Die Rentenversicherung in D ist Beitragsfinanziert,

wenn Sie 45 Jahre Beiträge in eine Versicherung einzahlen, dann muss die Versicherungsleistung (Rente) auch eine den Beiträgen entsprechende Gegenleistung erbringen insbesondere da der Zwang zur Rentenversicherung für Arbeitnehmer besteht.Die Ost Rentner haben ebenfalls Beiträge in (ihr) Rentenversicherungssystem einbezahlt die in dem West Rentensystem angerechnet wurden. Das Rentensystem in Rumänien kenn ich nicht, ist aber auch Sache der Rumänen wie dort die Altersvorsorge gestaltet wird.

Hat die CDU, speziell Merkel, eigentlich schon Rentenpläne?

Mit Ursula von der Leyens Vorschlägen, die durch die Bank als unsozialer als das SPD-Konzept bewertet wurden, aber immerhin einmal die drohende Altersarmut thematisierten, waren Parteifreunde und Kabinettskollegen ja nicht einverstanden. Spätestens bis zum Sommer, wenn die heiße Wahlkampfphase beginnt, muss die CDU sich auf ein gemeinsames Konzept verständigen.

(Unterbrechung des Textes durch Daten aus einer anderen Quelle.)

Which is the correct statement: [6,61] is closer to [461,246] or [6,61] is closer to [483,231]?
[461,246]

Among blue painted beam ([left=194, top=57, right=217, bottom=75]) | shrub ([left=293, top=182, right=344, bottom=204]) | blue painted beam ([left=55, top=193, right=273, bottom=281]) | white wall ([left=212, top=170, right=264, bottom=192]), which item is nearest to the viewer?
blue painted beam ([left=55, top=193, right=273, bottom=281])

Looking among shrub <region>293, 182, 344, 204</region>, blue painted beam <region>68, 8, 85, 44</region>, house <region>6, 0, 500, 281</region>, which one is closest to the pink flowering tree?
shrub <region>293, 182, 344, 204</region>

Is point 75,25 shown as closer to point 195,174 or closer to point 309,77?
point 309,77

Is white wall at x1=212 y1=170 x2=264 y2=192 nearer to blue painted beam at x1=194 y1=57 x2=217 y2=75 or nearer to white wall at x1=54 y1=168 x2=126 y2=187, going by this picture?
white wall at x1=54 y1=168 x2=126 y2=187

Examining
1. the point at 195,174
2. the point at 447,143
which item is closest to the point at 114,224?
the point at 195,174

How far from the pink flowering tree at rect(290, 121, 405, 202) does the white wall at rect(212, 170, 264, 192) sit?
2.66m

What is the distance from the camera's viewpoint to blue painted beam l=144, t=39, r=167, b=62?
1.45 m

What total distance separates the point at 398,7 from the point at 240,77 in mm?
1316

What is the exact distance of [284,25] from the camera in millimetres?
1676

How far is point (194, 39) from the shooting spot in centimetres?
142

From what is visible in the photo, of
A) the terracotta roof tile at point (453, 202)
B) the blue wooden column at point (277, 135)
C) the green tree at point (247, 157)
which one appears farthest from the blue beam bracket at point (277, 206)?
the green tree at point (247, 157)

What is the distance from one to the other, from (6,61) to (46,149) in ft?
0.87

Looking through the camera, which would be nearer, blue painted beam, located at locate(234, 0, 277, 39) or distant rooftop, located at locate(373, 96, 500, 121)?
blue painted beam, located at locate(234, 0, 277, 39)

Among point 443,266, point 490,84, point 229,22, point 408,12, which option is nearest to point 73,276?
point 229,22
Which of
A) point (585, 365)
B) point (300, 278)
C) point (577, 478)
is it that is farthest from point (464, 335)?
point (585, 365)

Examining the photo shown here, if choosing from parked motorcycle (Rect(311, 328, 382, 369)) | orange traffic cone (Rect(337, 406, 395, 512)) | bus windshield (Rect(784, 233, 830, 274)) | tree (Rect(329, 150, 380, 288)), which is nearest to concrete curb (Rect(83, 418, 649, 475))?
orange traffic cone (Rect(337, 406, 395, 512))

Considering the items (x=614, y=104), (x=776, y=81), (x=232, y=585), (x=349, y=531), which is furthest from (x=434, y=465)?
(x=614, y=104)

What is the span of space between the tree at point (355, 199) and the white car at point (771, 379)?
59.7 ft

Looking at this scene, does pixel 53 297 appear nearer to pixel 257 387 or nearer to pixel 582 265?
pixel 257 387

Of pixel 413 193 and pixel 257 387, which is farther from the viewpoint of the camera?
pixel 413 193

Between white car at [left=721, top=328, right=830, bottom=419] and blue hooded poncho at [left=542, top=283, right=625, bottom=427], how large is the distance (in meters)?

Auf die FDP muss sie doch gar keine Rücksicht mehr nehmen.

Ist überliefert, ob Angela Merkel ihre Richtlinienkompetenz noch wahrnimmt, oder wird sie dann am Schluss die Position vertreten, für sie sie am wenigsten kämpfen muss?

Das immer gleiche Prinzip ...:

Die steigenden Gewinne durch den ausufernden Billig-Arbeitsmarkt werden privatisiert.
Das daraus resultierende Loch in der Rentenkasse wird dann aus Steuermitteln gestopft.
Konsequente Vortsetzung der Agendapolitik nenne ich das.
Aber was solls- die SPD wird dieses Vorhaben nicht umsetzten müssen.
Mit diesem Kanzlerkandidaten ...... ausgeschlossen!